I’ve been busy, and this blog has been quiescent because of it. First I spent a month at the Vermont Studio Center, working night and day on my next project, a novel about the Cuban Revolutionary hero Camilo Cienfuegos and a woman somewhat like my mother. I drove to Denver for a Christmas with my son and his family, then flew to Havana from Miami with a literary research group.
On the flights home I read a book by an Emergency Room physician and bioethicist named Robert Martensen, A Life Worth Living. I recommend it. The subtitle is “A Doctor’s Reflections on Illness in a High-Tech Era.” In other words, it’s about care toward the end of life, especially when the medical care extends lives that to many of us (perhaps from a safe distance) seem hardly worth living.
The best parts of the book, to me, were the stories of individuals facing a difficult end. Not knowing, of course, when death would come, but dealing with it and making crucial decisions about how much care they wanted.
We’ve all thought about this, haven’t we? At one end of the spectrum is that misleading line, “If I get to that state, just shoot me.” No one, as I’ve written before, is going to shoot us. At the other end of the spectrum is the bad fall we might take one day when we are deep into our own dementia. A telephone call is made by whoever is looking after us, the squad arrives and swings into their normal, predestined mode: Take care of the patient.
Martensen imagines how the death of his own father might have been prolonged (for better or worse) if the paramedics had arrived to find him unresponsive and not breathing. “Whether or not [his wife] told them of his Do Not Resuscitate status, the paramedics would likely have put in an artificial airway—an endotracheal tube—and begun ventilating him. They would have done so because he possessed vital signs—a pulse and blood pressure—and emergency field protocols specify ventilatory support when they are present, regardless of the circumstances.”
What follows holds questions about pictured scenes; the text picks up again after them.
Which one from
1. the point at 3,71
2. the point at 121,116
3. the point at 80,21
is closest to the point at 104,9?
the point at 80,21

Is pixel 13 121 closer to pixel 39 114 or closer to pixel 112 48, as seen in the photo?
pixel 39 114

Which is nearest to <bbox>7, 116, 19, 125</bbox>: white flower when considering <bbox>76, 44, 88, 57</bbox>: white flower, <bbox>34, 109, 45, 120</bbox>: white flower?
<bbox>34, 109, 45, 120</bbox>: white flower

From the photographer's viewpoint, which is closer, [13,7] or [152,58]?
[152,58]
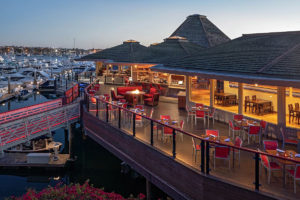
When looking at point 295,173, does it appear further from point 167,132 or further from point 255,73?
point 255,73

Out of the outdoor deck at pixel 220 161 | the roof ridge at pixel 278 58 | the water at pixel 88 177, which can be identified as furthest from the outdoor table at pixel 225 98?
the water at pixel 88 177

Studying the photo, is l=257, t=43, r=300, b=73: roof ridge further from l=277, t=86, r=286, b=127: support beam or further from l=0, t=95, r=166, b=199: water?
l=0, t=95, r=166, b=199: water

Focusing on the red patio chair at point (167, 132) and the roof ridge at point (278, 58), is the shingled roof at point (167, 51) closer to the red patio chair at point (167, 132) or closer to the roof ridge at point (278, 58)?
the roof ridge at point (278, 58)

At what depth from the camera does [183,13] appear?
6394 centimetres

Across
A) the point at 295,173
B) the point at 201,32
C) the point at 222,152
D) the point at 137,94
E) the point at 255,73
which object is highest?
the point at 201,32

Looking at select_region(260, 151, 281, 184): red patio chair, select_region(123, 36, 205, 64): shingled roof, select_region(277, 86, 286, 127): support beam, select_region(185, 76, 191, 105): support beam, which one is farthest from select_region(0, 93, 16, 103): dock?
select_region(260, 151, 281, 184): red patio chair

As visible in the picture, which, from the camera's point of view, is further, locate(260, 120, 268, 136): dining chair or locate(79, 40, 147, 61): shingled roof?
locate(79, 40, 147, 61): shingled roof

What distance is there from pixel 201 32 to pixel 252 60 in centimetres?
2116

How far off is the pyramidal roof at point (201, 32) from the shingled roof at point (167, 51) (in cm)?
478

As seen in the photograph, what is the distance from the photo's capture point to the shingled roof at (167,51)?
89.6 ft

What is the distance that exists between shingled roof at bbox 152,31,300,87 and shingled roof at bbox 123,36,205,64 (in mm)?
7304

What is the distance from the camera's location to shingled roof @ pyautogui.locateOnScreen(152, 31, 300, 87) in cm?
1291

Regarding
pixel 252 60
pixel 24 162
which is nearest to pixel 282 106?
pixel 252 60

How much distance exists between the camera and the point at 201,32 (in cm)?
3528
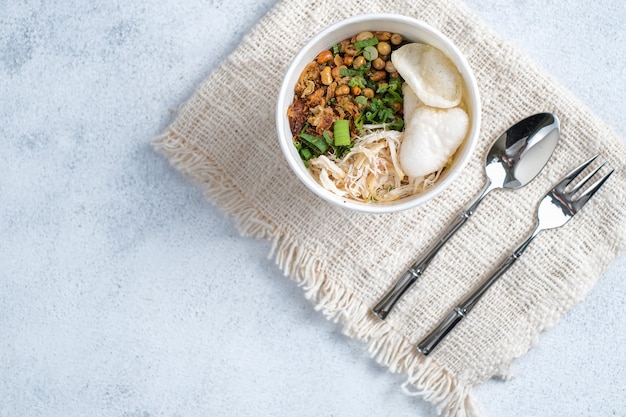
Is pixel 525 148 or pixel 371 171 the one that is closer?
pixel 371 171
You can have your DNR tattooed on your forehead, but this will not necessarily change the paramedic practices. Then, in the ER, you will almost certainly be put on a ventilator, and admitted to the Internal Care Unit. Once the ventilator is installed, it’s not easy to get it taken out—and so the patient finds himself, if conscious of his own condition, in a state that he worked hard to avoid. Living wills and notarized DNR documents to the contrary, it’s easy to wind up in an ICU with machines extending one’s life in a way the patient had tried to prevent, back when he was hale and articulate.
Among the penetrating stories in the book is one of a doctor who is diagnosed with cancer in his forties, and who eventually withdraws from all medical treatment, feeling stronger because he has withdrawn from “the system.” He gives up Phase II cancer drug trials, he gives up repeated CAT scans to follow the progress of the cancer. The added months of life such treatment might give him—or perhaps it would only be days, or perhaps no time at all—are not worth as much to him as his own sense of empowerment and freedom.
The author cites studies that support his personal view that when it comes to late-life care, “more usually means less. Specifically, sick elderly people who endure the aggressive treatments that our “best” medical centers routinely administer near the end of their lives tend not to survive any longer than those who avoid such treatments.”
If I were diagnosed tomorrow with cancer, I’m sure I’d head straight for an oncologist and whatever treatments she recommended. But I imagine that somewhere closer to the end I’d give it up and accept my coming demise, and try to avoid the extensive, futile medical endeavors designed to keep me living another few days or weeks.
But I’m also aware that many have thought this and later changed their minds. I might too. Who can say what we’re going to do when we’re actually looking death in the eye?
A good book: Robert Martensen’s A Life Worth Living.